– Сэ-фэ-си, – прошептал он и через силу поднял руку и протянул к ней.
Сэфэси шагнула навстречу брату и покачнулась. Дэниел подхватил её и помог ей идти. С трудом преодолев расстояние в два шага, она улыбнулась ему, потом опустилась на колени и протянула руку брату. Он взял её в свои.
– Су-фус, – воздух принял от неё слабые звуки и отдал их Суфусу.
– Сэ-фэси, – сказал он и погладил её белокурые локоны.
– Бра-тик… зага-дай… небо, – в глазах её промелькнул блик жизни.
– Твои… гла-за, – ответил он. – Теперь… ты.
– Глаза… Дэ-на: он… пришёл… не зря.
– Да, – прошептал Суфус.
Вдруг пальцы его охватила судорога.
– Сэ-ф… – ещё раз успел он произнести имя сестры, и жизни в нём больше не осталось.
Слеза скатилась по щеке Сэфэси, и это была последняя капля её жизни.
Дэниел склонился над ними и зарыдал…
– Беги за лекарем, парень! – вдруг прямо над собой услышал он чей-то голос.
Он глянул на человека, сказавшего слова надежды. «Фэлэфи, – промелькнуло у него в голове. – Она спасёт их». Подстёгнутый этой мыслью, он помчался к знакомому дому. (Если бы вчера он был вместе с друзьями в «Парящем Ферлинге», он бы узнал теперь в этом человеке того, в чьих глазах Семимес угадал тёмные мысли)…
* * *
Дорлифская площадь рыдала и вопила сотнями голосов, и эти смятенные и горестные звуки не только подгоняли Дэниела и Фэлэфи, но и призывали каждого дорлифянина… Семимес, Мэтью и Нэтэн помогли двум сельчанам положить Суфуса и Сэфэси правильно (так предложил Семимес): рядом друг с другом, лицом к небу.
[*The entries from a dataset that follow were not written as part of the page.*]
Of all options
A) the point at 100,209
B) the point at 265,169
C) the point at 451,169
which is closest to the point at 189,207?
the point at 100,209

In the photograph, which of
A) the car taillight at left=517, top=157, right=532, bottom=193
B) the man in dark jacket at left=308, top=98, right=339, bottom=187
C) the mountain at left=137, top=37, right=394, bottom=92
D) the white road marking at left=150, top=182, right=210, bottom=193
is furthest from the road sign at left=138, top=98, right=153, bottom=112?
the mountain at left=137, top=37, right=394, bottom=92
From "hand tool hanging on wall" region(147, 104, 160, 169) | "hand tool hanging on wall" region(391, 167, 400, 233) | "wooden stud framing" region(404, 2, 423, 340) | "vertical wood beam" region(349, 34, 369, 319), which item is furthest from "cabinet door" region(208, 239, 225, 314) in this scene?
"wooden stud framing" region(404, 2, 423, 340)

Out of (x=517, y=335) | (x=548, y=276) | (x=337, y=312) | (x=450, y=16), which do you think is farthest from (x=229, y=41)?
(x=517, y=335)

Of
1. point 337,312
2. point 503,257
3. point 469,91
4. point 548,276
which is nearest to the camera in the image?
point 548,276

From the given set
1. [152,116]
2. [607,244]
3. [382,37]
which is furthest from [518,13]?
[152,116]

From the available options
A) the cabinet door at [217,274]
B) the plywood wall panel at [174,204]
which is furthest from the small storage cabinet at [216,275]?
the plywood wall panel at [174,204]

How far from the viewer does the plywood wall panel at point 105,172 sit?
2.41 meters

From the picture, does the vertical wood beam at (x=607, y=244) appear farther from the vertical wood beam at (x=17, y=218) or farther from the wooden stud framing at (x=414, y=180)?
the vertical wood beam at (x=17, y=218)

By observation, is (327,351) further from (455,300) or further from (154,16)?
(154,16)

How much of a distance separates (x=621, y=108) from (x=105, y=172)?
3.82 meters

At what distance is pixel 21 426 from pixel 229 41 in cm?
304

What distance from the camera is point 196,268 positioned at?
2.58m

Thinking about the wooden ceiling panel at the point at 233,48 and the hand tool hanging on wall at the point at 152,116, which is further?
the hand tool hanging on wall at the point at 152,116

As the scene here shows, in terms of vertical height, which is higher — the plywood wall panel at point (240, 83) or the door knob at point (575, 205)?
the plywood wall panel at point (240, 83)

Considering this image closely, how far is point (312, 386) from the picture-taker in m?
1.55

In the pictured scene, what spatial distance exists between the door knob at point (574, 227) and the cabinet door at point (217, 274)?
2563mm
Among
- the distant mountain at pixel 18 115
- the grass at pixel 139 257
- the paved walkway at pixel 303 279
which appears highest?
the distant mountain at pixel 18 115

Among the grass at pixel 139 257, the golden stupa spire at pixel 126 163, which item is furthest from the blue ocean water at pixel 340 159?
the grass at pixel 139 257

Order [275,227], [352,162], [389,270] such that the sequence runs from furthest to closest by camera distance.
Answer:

Потом Мэтью и Нэтэн встали подле бездыханных тел своих друзей. Они, как и многие другие, ждали Фэлэфи, ждали чуда. Но пока чуда не случилось, а безжизненность была зрима, плач занял место предновосветной жизни Дорлифа… И жизнью Мэтью и Нэтэна в эти мгновения тоже был плач по Суфусу и Сэфэси: Мэтью не сдерживал слёз, Нэтэн плакал лишь сердцем…
Семимес, покинув скорбную площадь, побежал домой за отцом. Сообщив ему и Гройоргу страшную весть, он ушёл к своей иве. Он опустился на землю подле камня, прижался к нему щекой, обнял его и свернулся клубком. Протерпев ещё немного, он заплакал навзрыд. Обливаясь и захлёбываясь жгучими слезами, он стал рассказывать о своём горе тому единственному, с кем только и мог поделиться своим горем:
– Суфус и Сэфэси… Суфус и Сэфэси… Так звали брата и сестру… братика и сестричку… моих дорогих друзей… Всё!.. Всё! Нет больше Суфуса и Сэфэси! Там, на площади ещё надеются, что они оживут… что их оживит Фэлэфи. Никто… никто-никто не поможет им. Даже Фэлэфи не поможет им… Их убили… Всё! Нет больше Нового Света!.. Всё! Нет больше соцветия восьми!.. Как она: «Соцветие восьми!» Нет больше соцветия восьми!.. Как она: «Мы цветки на одном стебле». Только Сэфэси могла так сказать… Всё! Нет больше цветков, которых звали Суфус и Сэфэси… Соцветие восьми… Это начало. Это было начало. А теперь… Как она мне: «Кто бы так сказал, Семимес, дружок?» «Один человек», – ответил я… Один человек, которого на самом деле нет. Он был бы… я был бы им, если бы был целым человеком… Суфус и Сэфэси были такими… Они были правильными… Всё!.. Всё!..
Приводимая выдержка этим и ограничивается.